▸ GIVEN TEXT:
## start
# Concerning Hobbits



## triple3 (Jul 19, 2002)

*hobbits*

about hobbits

They came into the west in the third age over the misty mountain.
They came in different stages. In the relative history of ME they are pretty near the end of it's writen history.
Why didn't they have some kind of recorded history of their lives in the east? Did they not have written language until they encountered men?
I want more info about the "east" damnit.

Do you think that the Istari who went into the east have something to do with hobbit migration? Maybe they had insight and gave indirect help for it?


----------



## HLGStrider (Jul 20, 2002)

I'd say they more than likely came west to avoid men. They probably developed their own language. They are a simple, non intellectual folk and probably keeping their history didn't matter too much to them. I doubt that the Istari would have an effect on them. They were probably looking for a place of their own away from Big Folk... sort of like heading to America when it was newly discovered. There they probably lead a barebones existance for some time before setting up their simple but highly effective system. I admire the Hobbiton form of government. It strikes me as the freest and fairest of all in Middle Earth.
## end
▸ INSTRUCTIONS:
A. Output the rows again without any change, starting with the line that contains "How far are" and going on through the last line of the rows.
B. Go on with the forum thread about where hobbits came from, picking up after its last post.

▸ AVAILABLE DATA:
## start
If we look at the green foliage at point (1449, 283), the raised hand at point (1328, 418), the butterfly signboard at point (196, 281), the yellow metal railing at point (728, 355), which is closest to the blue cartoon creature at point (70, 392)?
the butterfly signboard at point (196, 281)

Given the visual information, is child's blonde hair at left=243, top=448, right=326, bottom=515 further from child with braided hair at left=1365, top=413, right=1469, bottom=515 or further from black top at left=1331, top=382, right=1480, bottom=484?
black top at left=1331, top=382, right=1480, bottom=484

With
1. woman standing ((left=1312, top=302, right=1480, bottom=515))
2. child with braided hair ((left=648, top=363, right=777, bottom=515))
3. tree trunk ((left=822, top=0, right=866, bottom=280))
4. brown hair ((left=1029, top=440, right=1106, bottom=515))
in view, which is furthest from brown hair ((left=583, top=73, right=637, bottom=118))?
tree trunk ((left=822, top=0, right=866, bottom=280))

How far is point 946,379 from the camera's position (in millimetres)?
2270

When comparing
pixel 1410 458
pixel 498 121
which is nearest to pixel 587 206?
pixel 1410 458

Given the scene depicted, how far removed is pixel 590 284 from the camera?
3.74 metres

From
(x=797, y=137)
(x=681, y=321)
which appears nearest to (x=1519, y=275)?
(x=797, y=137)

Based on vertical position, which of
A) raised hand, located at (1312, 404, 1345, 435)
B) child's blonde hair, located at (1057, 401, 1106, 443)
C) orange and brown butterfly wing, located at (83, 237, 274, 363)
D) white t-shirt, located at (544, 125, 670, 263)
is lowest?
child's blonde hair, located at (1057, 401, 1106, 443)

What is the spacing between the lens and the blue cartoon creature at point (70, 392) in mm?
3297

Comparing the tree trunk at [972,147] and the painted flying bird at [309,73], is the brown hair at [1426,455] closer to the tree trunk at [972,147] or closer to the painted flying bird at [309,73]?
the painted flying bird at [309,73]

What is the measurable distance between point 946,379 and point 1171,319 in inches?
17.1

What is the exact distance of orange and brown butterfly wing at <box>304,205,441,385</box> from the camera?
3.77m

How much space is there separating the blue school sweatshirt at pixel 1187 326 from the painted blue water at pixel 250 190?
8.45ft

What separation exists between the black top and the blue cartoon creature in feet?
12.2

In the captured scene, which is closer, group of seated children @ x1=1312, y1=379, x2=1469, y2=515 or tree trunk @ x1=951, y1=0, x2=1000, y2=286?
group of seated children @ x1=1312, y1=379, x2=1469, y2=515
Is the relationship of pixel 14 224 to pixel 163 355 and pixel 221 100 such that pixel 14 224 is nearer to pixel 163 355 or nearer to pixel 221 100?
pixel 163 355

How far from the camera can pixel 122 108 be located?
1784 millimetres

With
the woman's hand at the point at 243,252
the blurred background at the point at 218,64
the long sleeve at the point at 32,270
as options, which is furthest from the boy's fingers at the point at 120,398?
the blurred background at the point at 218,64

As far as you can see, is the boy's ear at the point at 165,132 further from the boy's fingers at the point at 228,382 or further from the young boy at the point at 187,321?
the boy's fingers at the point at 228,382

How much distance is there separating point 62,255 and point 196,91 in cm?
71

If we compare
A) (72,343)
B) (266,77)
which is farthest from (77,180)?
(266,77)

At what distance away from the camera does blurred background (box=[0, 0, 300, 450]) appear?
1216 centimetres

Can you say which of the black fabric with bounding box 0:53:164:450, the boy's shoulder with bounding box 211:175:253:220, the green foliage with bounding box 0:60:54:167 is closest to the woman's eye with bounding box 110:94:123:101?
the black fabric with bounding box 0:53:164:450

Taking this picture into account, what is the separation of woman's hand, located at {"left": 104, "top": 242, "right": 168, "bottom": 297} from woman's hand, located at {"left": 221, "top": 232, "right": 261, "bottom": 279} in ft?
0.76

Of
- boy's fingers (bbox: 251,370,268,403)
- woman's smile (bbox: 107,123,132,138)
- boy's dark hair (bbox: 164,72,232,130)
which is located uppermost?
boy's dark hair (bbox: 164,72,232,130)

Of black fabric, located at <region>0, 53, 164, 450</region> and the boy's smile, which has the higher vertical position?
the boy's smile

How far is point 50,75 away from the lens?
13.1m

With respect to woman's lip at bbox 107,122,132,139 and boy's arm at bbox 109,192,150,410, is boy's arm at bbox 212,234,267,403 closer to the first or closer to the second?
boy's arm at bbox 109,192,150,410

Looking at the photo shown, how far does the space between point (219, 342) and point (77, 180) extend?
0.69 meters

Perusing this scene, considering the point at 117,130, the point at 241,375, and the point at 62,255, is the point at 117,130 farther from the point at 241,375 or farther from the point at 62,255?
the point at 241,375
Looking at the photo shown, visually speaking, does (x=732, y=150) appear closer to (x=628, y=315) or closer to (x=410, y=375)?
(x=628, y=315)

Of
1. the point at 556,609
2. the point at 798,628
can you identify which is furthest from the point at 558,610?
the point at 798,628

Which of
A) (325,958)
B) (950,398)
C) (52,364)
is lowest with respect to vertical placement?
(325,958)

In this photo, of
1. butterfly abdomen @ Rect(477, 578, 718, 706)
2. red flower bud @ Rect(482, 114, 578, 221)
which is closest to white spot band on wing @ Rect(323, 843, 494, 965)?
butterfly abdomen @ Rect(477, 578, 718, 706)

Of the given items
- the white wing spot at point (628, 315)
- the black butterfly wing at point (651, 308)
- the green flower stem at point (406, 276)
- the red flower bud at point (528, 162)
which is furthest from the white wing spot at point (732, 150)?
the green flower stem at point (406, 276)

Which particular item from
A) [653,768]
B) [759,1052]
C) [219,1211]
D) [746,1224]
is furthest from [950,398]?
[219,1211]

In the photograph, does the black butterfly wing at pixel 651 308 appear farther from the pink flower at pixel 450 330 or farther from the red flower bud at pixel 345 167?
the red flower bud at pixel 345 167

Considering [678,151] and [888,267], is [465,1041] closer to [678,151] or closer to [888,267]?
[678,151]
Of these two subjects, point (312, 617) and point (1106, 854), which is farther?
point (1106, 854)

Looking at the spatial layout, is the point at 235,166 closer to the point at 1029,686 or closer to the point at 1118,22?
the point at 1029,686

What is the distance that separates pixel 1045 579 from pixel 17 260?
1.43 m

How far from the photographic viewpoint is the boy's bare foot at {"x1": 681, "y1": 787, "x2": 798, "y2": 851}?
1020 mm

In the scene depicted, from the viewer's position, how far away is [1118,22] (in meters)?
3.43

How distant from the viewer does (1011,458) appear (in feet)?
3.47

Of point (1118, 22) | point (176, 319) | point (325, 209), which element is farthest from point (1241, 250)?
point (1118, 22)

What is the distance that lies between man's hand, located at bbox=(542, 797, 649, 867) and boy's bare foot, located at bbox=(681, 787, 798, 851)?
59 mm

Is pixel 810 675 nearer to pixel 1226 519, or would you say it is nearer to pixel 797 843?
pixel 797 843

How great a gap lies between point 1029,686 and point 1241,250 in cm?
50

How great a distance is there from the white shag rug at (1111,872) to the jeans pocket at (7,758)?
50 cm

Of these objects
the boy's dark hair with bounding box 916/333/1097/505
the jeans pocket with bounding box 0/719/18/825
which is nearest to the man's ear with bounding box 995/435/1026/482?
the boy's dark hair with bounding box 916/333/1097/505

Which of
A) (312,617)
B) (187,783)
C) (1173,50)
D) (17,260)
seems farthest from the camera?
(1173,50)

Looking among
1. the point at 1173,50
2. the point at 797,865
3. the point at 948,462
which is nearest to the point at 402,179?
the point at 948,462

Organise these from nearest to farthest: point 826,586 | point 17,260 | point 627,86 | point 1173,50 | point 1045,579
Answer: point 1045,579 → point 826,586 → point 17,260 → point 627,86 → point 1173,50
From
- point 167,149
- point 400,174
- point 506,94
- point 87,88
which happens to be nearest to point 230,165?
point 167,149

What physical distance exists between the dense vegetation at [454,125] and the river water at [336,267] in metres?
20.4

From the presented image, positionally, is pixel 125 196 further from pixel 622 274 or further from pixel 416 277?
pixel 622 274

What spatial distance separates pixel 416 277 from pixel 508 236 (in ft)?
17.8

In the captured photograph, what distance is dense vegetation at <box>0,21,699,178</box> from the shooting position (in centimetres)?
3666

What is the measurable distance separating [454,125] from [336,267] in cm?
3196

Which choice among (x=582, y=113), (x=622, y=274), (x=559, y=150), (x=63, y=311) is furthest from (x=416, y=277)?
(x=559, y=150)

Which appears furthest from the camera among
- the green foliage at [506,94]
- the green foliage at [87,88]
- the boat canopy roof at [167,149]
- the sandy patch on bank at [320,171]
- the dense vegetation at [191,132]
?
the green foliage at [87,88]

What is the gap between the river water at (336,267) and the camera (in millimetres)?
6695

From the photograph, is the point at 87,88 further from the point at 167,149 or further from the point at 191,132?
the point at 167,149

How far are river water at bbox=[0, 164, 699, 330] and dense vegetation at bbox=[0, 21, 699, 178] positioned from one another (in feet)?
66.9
## end
▸ EXPECTED ANSWERS:
A.
How far are river water at bbox=[0, 164, 699, 330] and dense vegetation at bbox=[0, 21, 699, 178] positioned from one another (in feet)?
66.9

B.
----------



## Rúmil (Jul 20, 2002)

The ancestors of the Hobbits lived on the baks of the Anuin, or further east and North. They began to emigrate about the 14th century III, fleeing from the Shadow of Mirkwood, and marched long until they arrived in the places around Bree. From there, most of them later crossed the Baranduin into the Shire. They spoke the Common Tongue of the West (descended from Adunaic, the vernacular of the Island of Númenor) with some colloquialisms.

PS Whatdyamean you don't know where your Fotr is? always keep your Lotr, Sil, UT, and Home attached to you with a heavy chain.


----------



## Lantarion (Jul 20, 2002)

Of course the Hobbits had their own tongue! What about the similarity that is pointed out in the TT, with Hobbitish _kuduk_ and Rohirric _kûd-dûkan_?? That is obvious proof of the Hobbitish tongue. And the names of the Hobbits given in the LotR are not their genuine names. Eg. the name 'Gamgee' is derived from Gen. Hobitish _Galpsi_, from _Galbasi_, from _Galabas_. All Hobbitish, mind you!


----------



## Rúmil (Jul 20, 2002)

Reread Appendix F, Pontifex, and you will find that these words are in the Common Tongue. Hobbits just used a dialect of Westron.


----------



## Lantarion (Jul 20, 2002)

Well it was certainly a very strange dialect, if you ask me.


----------



## Rúmil (Jul 20, 2002)

They did not have thier own language, that is why they could speak to the people of Gondor in Weston, the common Tongue, their native tongue.


----------



## Rúmil (Jul 20, 2002)

Yes. You got it there. They just spoke the Common Tongue with a thick accent.


----------



## Rúmil (Jul 20, 2002)

Eru knows!


----------



## HLGStrider (Jul 20, 2002)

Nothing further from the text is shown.